- Aim of the task
Only the lines from the one with "Climb into this" through the last line of the records below belong in your answer, reproduced exactly and with the pictures left out.

- Data excerpts
*** Begin section ***
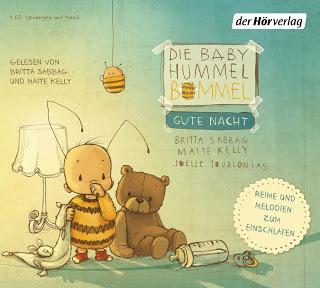 """Rezension zu """"Die Baby Hummel Bommel: Gute Nacht"""""""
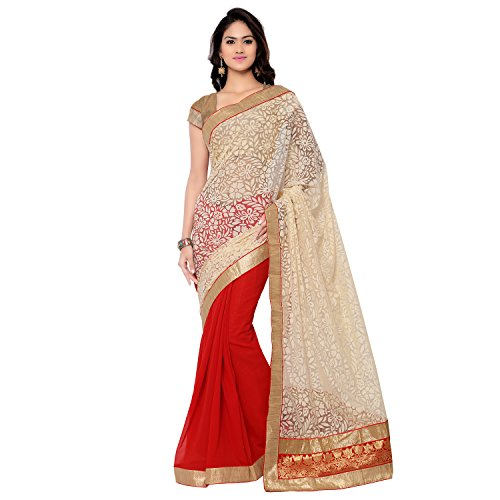 Florence Beige and Red Chiffon and Net Embroidered Saree
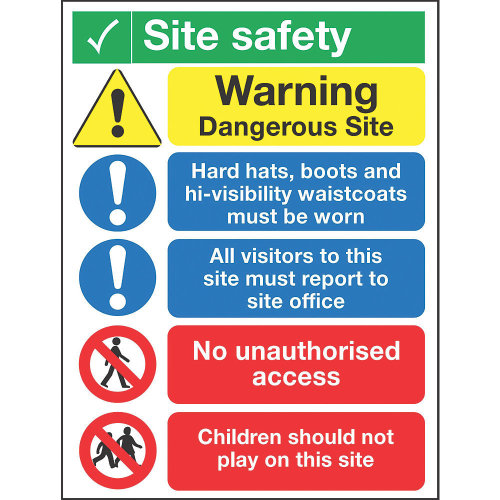 """""""SITE SAFETY"""" NOTICE SIGN 400 X 300MM"""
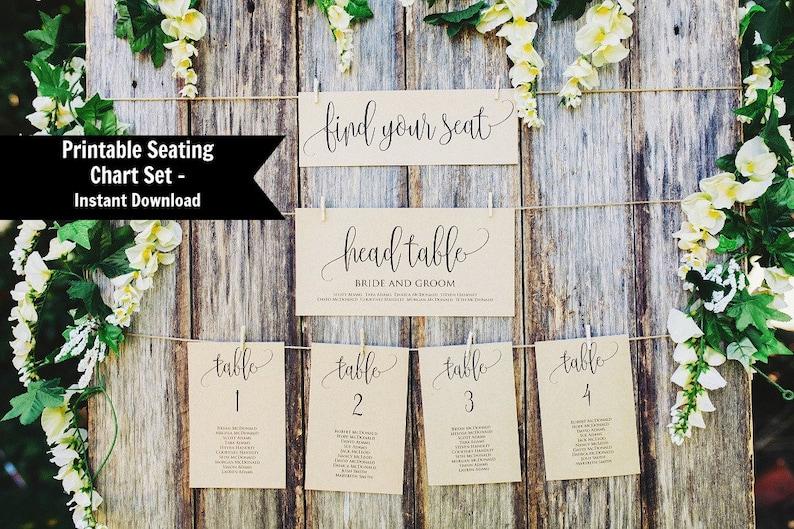 Wedding Seating Chart Template Seating Chart Printable image 1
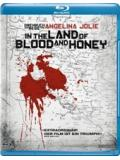In the Land of BLood (BLU-RAY)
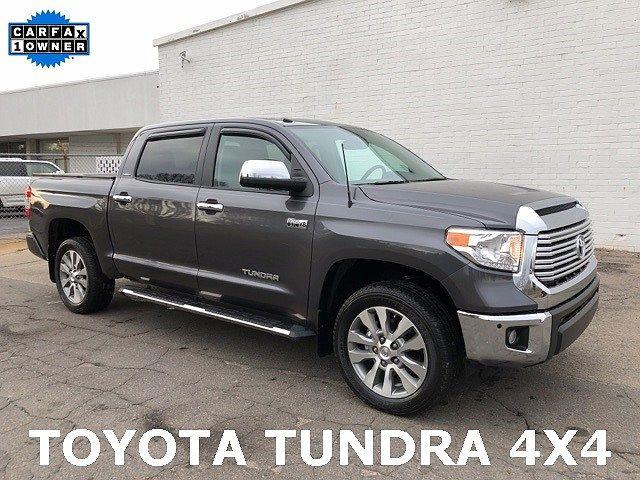 2016 Toyota Tundra Limited Edition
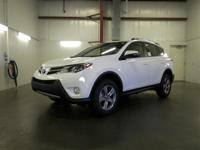 Climb into this tough-as-nails RAV4 and experience the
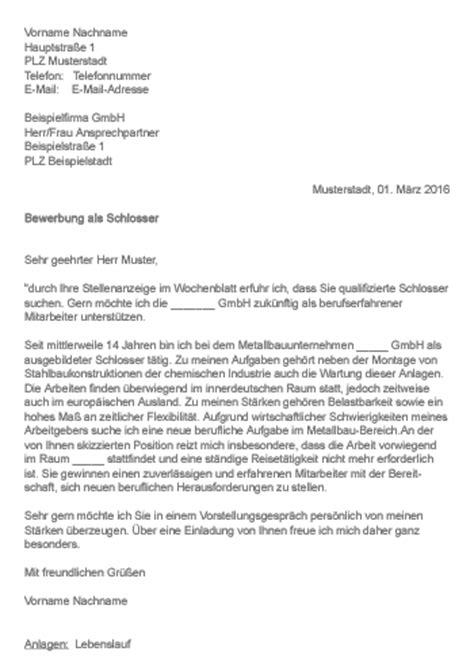 Bewerbung Anschreiben Vorlage Schlosser Muster Gt Bewerbung Als Schlosser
*** End section ***
- Response area
 Climb into this tough-as-nails RAV4 and experience the
 Bewerbung Anschreiben Vorlage Schlosser Muster Gt Bewerbung Als Schlosser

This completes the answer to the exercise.